#### Fragmento del texto ####

Marcela Iacubo plantea que el organizador del sistema del siglo XXI es el vientre materno, puesto que para la mayoría de las legislaciones la madre es la que pasa por el parto. Pero este planteo se confronta con la particularidad del estallido de la noción de madre dado que existen las madre genéticas, que son las que aportan el óvulo, las madres gestadoras, las que aportan el vientre, y también están las madres sociales que son las que pueden adoptar el embrión o el bebé recién nacido. Así se producen discusiones éticas en el momento de dictaminar quién es la madre en caso de que haya un juicio. La mayoría de las legislaciones lo determina por el parto salvo las que aceptan la maternidad subrogada o el alquiler de vientre.

De esta manera, en la actualidad el vientre como elemento central se relativiza y vemos que el privilegio de realizar la familia ya no es ni del padre, como en el siglo pasado, ni el de la madre a través del parto como lo plantean la mayoría de las legislaciones, sino la del propio niño.

Ante los dilemas éticos que se plantearon por la intervención de la ciencia, no sólo corresponde velar por el interés del niño cuando los padres son estériles y recurren a las técnicas de procreación asistida, sino también cuando son fértiles, dado que la buena parentalidad no se puede establecer de entrada ni es el resultado de un embarazo espontáneo, puesto que no hay nada asegurado de entrada. Los distintos sistemas de alianza entre sujetos de sexo diferentes o del mismo sexo están sujetos a impasses de los que se ocupa el psicoanálisis, puesto que la relación entre el amor, el deseo y el goce, siempre es una pregunta entre los seres hablantes y en este impasse se aloja el niño.

Los mitos sobre el origen y la pregunta del niño sobre la diferencia entre los sexos forman parte del sujeto independientemente de las alianzas entre sus padres y de sus posiciones sexuales, puesto que en definitiva se trata de ver de qué manera se distribuyen las funciones de madre y padre para un niño. El niño, dice Laurent, es el que hace a la familia, y construye sus ficciones y mitos familiares independientemente de las legislaciones.

Las prácticas múltiples de la sexualidad conforman parentalidades múltiples, es por eso que lo que cuenta no es tanto el ideal social de cómo se construyen las parejas sino cómo cada sujeto interroga al goce a lo largo de su vida.

Los desarrollos científicos ponen de relieve la tensión genitor-paternidad. Si bien la ciencia tiene una acción sobre lo real de la procreación, las respuestas jurídicas dan cuenta de que finalmente no se puede olvidar la incidencia simbólica del reconocimiento de un hijo. La versión de qué fue un padre para ese hijo, no puede más que aprehenderse uno por uno en el curso de un análisis.

Los exámenes de ADN adjudican paternidades pero no vuelven a un hombre padre de un niño, si entendemos por ello tomar a una mujer como causa de su deseo y volverse responsable del niño que con ella trae al mundo.

Las legislaciones también se vuelven sensibles a estos impasses que muestran que nadie puede ser padre por decisión de un juez. El reverso, del lado del niño, tiene lugar en los actuales derechos del niño a conocer sus orígenes, entendiéndose por ello sus orígenes biológicos que en muchas ocasiones les permite restablecer una continuidad en su mítica historia fragmentada.

####

● **Conjunto de tareas**:
**A)** En el texto sobre la parentalidad y la procreación asistida, ¿quién plantea que el organizador del sistema del siglo XXI es el vientre materno?
**B)** Transcribe el fragmento del texto sobre la parentalidad y la procreación asistida que va de "Los exámenes de" a "mítica historia fragmentada.", ambos incluidos.
**C)** Prosigue el texto sobre la parentalidad y la procreación asistida a partir de su última oración.

#### Datos de origen ####

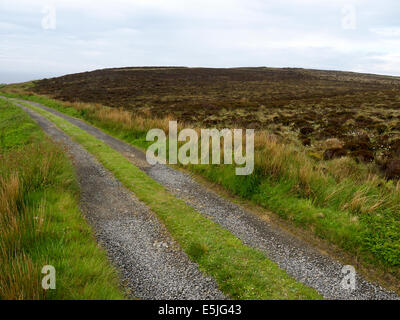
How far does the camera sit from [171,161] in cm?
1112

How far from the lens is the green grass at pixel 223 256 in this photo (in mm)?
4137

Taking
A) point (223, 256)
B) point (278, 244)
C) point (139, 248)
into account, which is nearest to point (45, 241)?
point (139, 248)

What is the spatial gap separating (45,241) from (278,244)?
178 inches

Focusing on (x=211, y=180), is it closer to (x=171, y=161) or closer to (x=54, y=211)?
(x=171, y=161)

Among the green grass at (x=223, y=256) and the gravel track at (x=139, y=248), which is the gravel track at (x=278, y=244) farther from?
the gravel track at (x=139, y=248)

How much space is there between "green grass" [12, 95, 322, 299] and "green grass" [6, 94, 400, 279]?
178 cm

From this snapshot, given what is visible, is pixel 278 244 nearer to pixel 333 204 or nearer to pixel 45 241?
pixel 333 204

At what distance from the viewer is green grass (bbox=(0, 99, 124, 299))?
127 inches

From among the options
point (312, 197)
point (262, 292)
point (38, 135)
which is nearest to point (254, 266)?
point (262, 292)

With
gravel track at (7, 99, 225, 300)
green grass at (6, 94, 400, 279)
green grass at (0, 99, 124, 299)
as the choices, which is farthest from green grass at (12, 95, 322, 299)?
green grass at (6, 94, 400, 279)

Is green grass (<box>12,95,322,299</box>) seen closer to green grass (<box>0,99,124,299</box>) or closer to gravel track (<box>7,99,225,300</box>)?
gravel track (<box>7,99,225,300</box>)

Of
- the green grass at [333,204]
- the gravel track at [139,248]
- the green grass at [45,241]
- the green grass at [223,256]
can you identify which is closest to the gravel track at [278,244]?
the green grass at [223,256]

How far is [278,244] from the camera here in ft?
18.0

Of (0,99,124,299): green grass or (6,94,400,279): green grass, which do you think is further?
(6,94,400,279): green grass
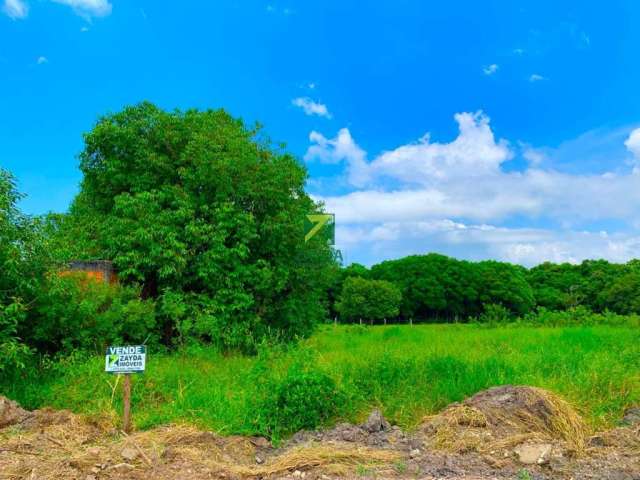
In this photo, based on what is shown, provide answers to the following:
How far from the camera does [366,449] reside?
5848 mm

####

● **Conjunto de respuestas**:
**A)** Marcela Iacubo.

**B)**
Los exámenes de ADN adjudican paternidades pero no vuelven a un hombre padre de un niño, si entendemos por ello tomar a una mujer como causa de su deseo y volverse responsable del niño que con ella trae al mundo.

Las legislaciones también se vuelven sensibles a estos impasses que muestran que nadie puede ser padre por decisión de un juez. El reverso, del lado del niño, tiene lugar en los actuales derechos del niño a conocer sus orígenes, entendiéndose por ello sus orígenes biológicos que en muchas ocasiones les permite restablecer una continuidad en su mítica historia fragmentada.

**C)**
Ser madre o padre, homosexual o heterosexual, siempre conlleva un reconocimiento tanto por parte del sujeto como por parte del niño. Y esta adopción simbólica, necesaria, se entreteje con la manera con que cada uno construye la vida amorosa.

2. El niño y su escuela

La violencia forma parte de nuestra vida cotidiana. Ella va cambiando sus vestiduras a lo largo del tiempo: conquistas, inquisiciones, guerras entre los pueblos, guerras civiles, genocidios, odio, segregación. Somos testigos en la actualidad de su aparición en las escuelas, pero no porque la violencia sea escolar, sino porque la violencia social repercute en las escuelas y se vuelve sintomática.

El siglo XXI se caracteriza por la caída de la figura del Ideal que funcionaba en otras épocas y eso se expande sobre las instituciones. A falta del Ideal que sostiene pacificadas las identificaciones horizontales entre sus miembros, estas relaciones se modifican. Se producen entonces agrupaciones cambiantes, con gran movilidad identificatoria. Los jóvenes se apoyan cada vez más en su grupo de pares y establecen entre ellos el criterio de cómo se hacen las cosas muchas veces sin una orientación clara, sino bajo el estigma del rechazo, la discriminación y la tensión con los otros. La relación con el semejante siempre experimenta una dualidad: de amor narcisista y de agresividad como su reverso. En la medida en que se desvanece la figura de la autoridad, la posición tercera que permite mantenerse en una buena distancia con el otro, aumentan los fenómenos imaginarios y la agresividad que genera el lazo.

En la escuela se juega la transmisión de ideales, de saberes y de la cultura. Es una institución que trata de ordenar a los alumnos a partir de saber. El derrumbe de la figura del padre contemporánea desestabiliza la inclusión de los niños y jóvenes en las escuelas, aumenta el rechazo del saber que queda desacreditado y genera una tensión creciente entre pares. Los niños quedan cada vez más aislados en el saber que extraen de su uso solitario de internet y rechazan el saber escolar.

Por fuera del buen funcionamiento escolar o de los programas educativos, se sintomatiza la escolarización y la socialización escolar. La violencia aparece así como un síntoma en los distintos lazos que se establecen entre directores, maestros y alumnos.

Niños que son absolutamente tranquilos y pacíficos eventualmente se encuentran en una situación extrema que los hace reaccionar de una manera inesperada. Un adolescente con muchas dificultades en su escolarización pero que mantiene un lazo amigable y cordial con todo su entorno me explicaba cómo terminó acorralando a un niño menor que él en el baño de un colegio de una manera inexplicable. Al salir, ese niño pequeño fue amenazado por otro con un cuchillo. Alertados por los padres, mi paciente y su amigo terminaron citados por la justicia. La respuesta del joven que usualmente no era nada agresivo, agravada por el ataque del compañero, se vuelve un verdadero acoso frente al niño involucrado.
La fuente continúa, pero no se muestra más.